Look below for the line that has "1. Domain-aware pre-training". Set down the lines from there through the line that has "3. Multi-stage pre-training", exactly as written.
────
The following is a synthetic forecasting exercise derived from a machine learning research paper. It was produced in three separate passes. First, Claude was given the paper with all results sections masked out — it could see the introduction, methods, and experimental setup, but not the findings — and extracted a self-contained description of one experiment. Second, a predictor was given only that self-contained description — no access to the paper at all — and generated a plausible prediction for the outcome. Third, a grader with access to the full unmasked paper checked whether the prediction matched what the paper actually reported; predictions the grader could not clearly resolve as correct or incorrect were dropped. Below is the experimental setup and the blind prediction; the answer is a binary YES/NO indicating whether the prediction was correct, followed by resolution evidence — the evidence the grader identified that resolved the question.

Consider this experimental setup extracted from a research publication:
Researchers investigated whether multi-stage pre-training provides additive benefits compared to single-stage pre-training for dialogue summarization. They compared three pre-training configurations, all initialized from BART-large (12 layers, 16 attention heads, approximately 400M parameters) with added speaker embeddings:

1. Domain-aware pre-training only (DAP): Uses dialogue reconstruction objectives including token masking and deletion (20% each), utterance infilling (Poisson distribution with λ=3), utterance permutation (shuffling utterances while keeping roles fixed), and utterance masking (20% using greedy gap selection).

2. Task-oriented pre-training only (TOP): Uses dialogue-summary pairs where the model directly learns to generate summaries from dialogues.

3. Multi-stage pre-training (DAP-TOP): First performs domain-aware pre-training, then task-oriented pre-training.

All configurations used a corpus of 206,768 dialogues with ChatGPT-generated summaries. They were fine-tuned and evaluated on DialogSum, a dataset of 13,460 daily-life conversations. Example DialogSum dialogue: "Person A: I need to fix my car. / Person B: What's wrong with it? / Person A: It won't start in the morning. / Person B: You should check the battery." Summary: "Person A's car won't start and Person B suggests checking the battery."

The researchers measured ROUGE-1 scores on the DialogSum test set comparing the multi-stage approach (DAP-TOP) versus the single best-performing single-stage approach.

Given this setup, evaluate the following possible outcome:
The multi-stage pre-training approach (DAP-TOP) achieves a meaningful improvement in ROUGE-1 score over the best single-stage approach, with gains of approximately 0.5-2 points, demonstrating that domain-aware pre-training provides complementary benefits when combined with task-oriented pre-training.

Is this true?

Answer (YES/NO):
────
**The answer**
1. Domain-aware pre-training only (DAP): Uses dialogue reconstruction objectives including token masking and deletion (20% each), utterance infilling (Poisson distribution with λ=3), utterance permutation (shuffling utterances while keeping roles fixed), and utterance masking (20% using greedy gap selection).

2. Task-oriented pre-training only (TOP): Uses dialogue-summary pairs where the model directly learns to generate summaries from dialogues.

3. Multi-stage pre-training (DAP-TOP): First performs domain-aware pre-training, then task-oriented pre-training.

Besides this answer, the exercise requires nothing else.